### [TASK]
Could you restate all of the records below exactly, with the pictures left out?
DATASET EXTRACT START
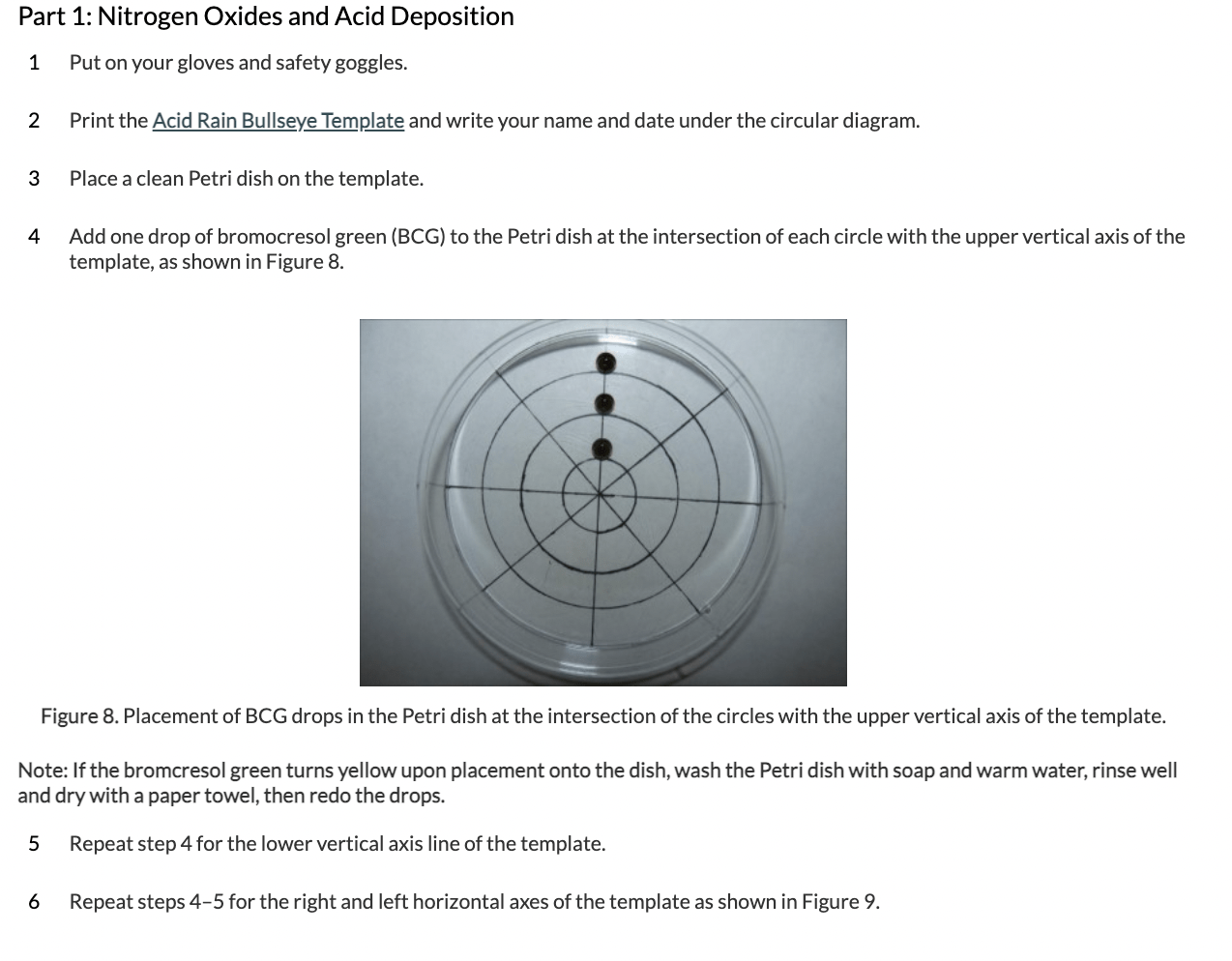 Part 1: Nitrogen Oxides and Acid Deposition

1 Put on your gloves and safety goggles.

2 Print the Acid Rain Bullseye Template and write your name and date under the circular diagram.

3 Place a clean Petri dish on the template.

4 Add one drop of bromocresol green (BCG) to the Petri dish at the intersection of each circle with the upper vertical axis of the template, as shown in Figure 8.

Figure 8. Placement of BCG drops in the Petri dish at the intersection of the circles with the upper vertical axis of the template.

Note: If the bromcresol green turns yellow upon placement onto the dish, wash the Petri dish with soap and warm water, rinse well and dry with a paper towel, then redo the drops.

5 Repeat step 4 for the lower vertical axis line of the template.

6 Repeat steps 4–5 for the right and left horizontal axes of the template as shown in Figure 9.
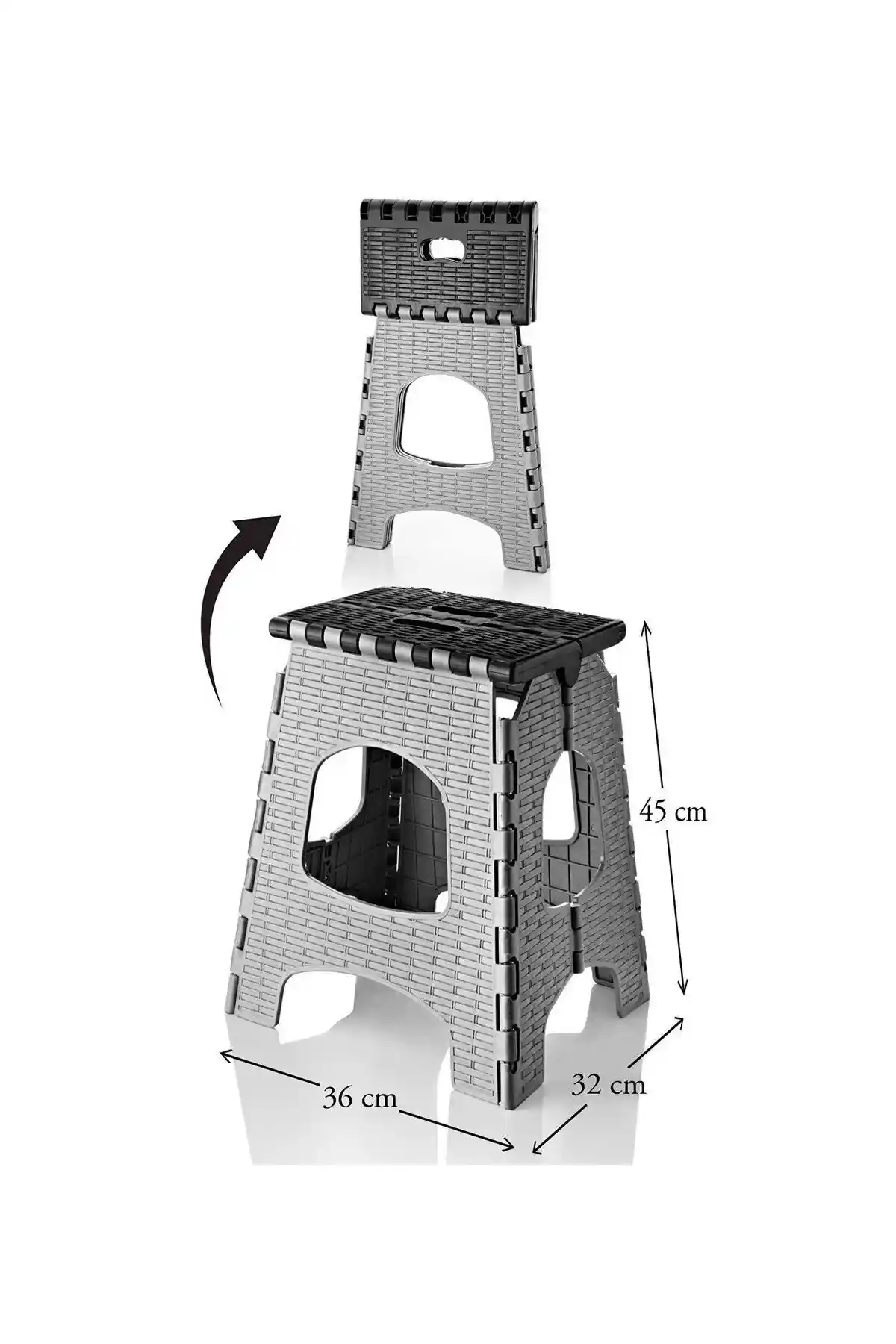 45 cm

36 cm

32 cm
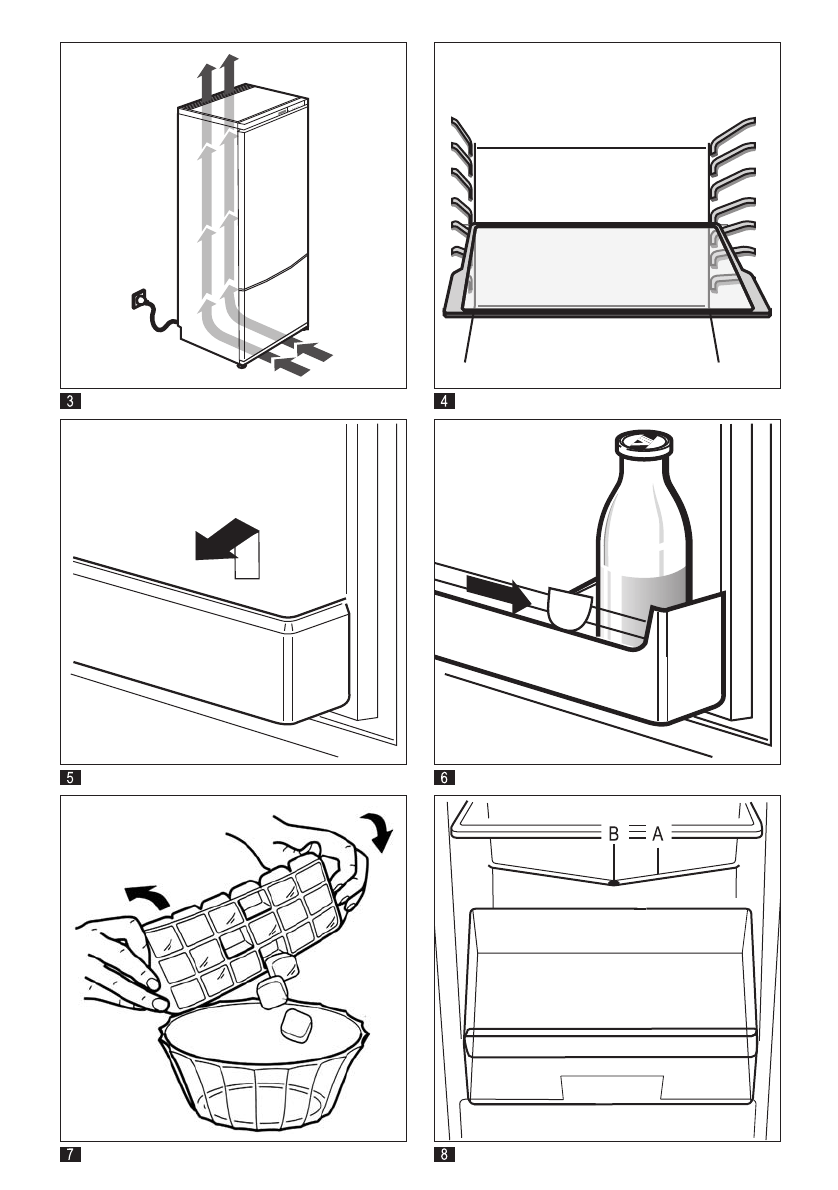 3

4

5

6

7

B A

8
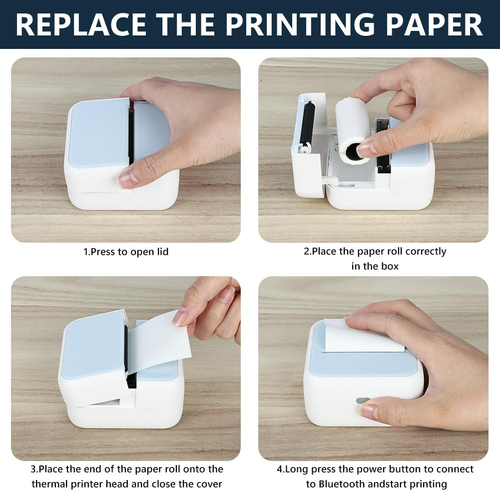 REPLACE THE PRINTING PAPER

1.Press to open lid

2.Place the paper roll correctly in the box

3.Place the end of the paper roll onto the thermal printer head and close the cover

4.Long press the power button to connect to Bluetooth andstart printing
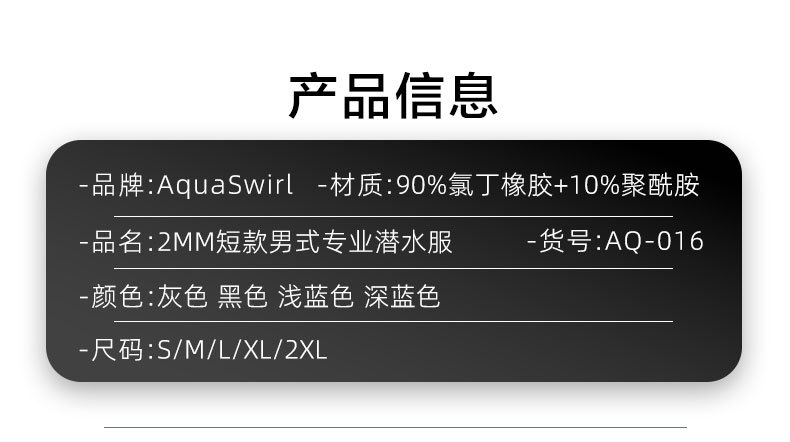 产品信息

-品牌:AquaSwirl -材质:90%氯丁橡胶+10%聚酰胺

-品名:2MM短款男式专业潜水服 -货号:AQ-016

-颜色:灰色 黑色 浅蓝色 深蓝色

-尺码:S/M/L/XL/2XL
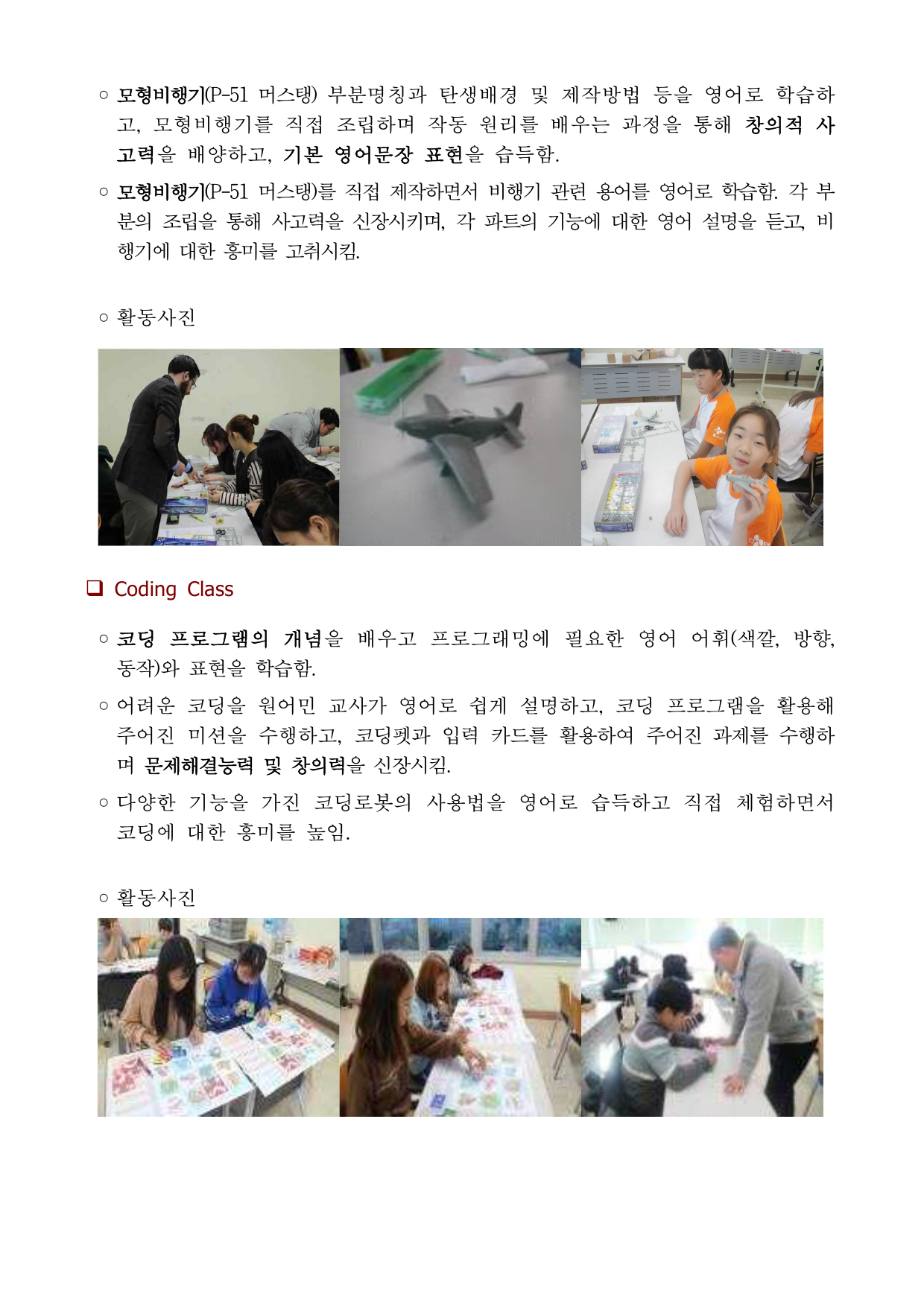 ○ 모형비행기(P-51 머스탱) 부분명칭과 탄생배경 및 제작방법 등을 영어로 학습하고, 모형비행기를 직접 조립하며 작동 원리를 배우는 과정을 통해 창의적 사고력을 배양하고, 기본 영어문장 표현을 습득함.

○ 모형비행기(P-51 머스탱)를 직접 제작하면서 비행기 관련 용어를 영어로 학습함. 각 부분의 조립을 통해 사고력을 신장시키며, 각 파트의 기능에 대한 영어 설명을 듣고, 비행기에 대한 흥미를 고취시킴.

○ 활동사진

❑ Coding Class

○ 코딩 프로그램의 개념을 배우고 프로그래밍에 필요한 영어 어휘(색깔, 방향, 동작)와 표현을 학습함.

○ 어려운 코딩을 원어민 교사가 영어로 쉽게 설명하고, 코딩 프로그램을 활용해 주어진 미션을 수행하고, 코딩펫과 입력 카드를 활용하여 주어진 과제를 수행하며 문제해결능력 및 창의력을 신장시킴.

○ 다양한 기능을 가진 코딩로봇의 사용법을 영어로 습득하고 직접 체험하면서 코딩에 대한 흥미를 높임.

○ 활동사진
DATASET EXTRACT END
### [RESULT]
 Part 1: Nitrogen Oxides and Acid Deposition

1 Put on your gloves and safety goggles.

2 Print the Acid Rain Bullseye Template and write your name and date under the circular diagram.

3 Place a clean Petri dish on the template.

4 Add one drop of bromocresol green (BCG) to the Petri dish at the intersection of each circle with the upper vertical axis of the template, as shown in Figure 8.

Figure 8. Placement of BCG drops in the Petri dish at the intersection of the circles with the upper vertical axis of the template.

Note: If the bromcresol green turns yellow upon placement onto the dish, wash the Petri dish with soap and warm water, rinse well and dry with a paper towel, then redo the drops.

5 Repeat step 4 for the lower vertical axis line of the template.

6 Repeat steps 4–5 for the right and left horizontal axes of the template as shown in Figure 9.
 45 cm

36 cm

32 cm
 3

4

5

6

7

B A

8
 REPLACE THE PRINTING PAPER

1.Press to open lid

2.Place the paper roll correctly in the box

3.Place the end of the paper roll onto the thermal printer head and close the cover

4.Long press the power button to connect to Bluetooth andstart printing
 产品信息

-品牌:AquaSwirl -材质:90%氯丁橡胶+10%聚酰胺

-品名:2MM短款男式专业潜水服 -货号:AQ-016

-颜色:灰色 黑色 浅蓝色 深蓝色

-尺码:S/M/L/XL/2XL
 ○ 모형비행기(P-51 머스탱) 부분명칭과 탄생배경 및 제작방법 등을 영어로 학습하고, 모형비행기를 직접 조립하며 작동 원리를 배우는 과정을 통해 창의적 사고력을 배양하고, 기본 영어문장 표현을 습득함.

○ 모형비행기(P-51 머스탱)를 직접 제작하면서 비행기 관련 용어를 영어로 학습함. 각 부분의 조립을 통해 사고력을 신장시키며, 각 파트의 기능에 대한 영어 설명을 듣고, 비행기에 대한 흥미를 고취시킴.

○ 활동사진

❑ Coding Class

○ 코딩 프로그램의 개념을 배우고 프로그래밍에 필요한 영어 어휘(색깔, 방향, 동작)와 표현을 학습함.

○ 어려운 코딩을 원어민 교사가 영어로 쉽게 설명하고, 코딩 프로그램을 활용해 주어진 미션을 수행하고, 코딩펫과 입력 카드를 활용하여 주어진 과제를 수행하며 문제해결능력 및 창의력을 신장시킴.

○ 다양한 기능을 가진 코딩로봇의 사용법을 영어로 습득하고 직접 체험하면서 코딩에 대한 흥미를 높임.

○ 활동사진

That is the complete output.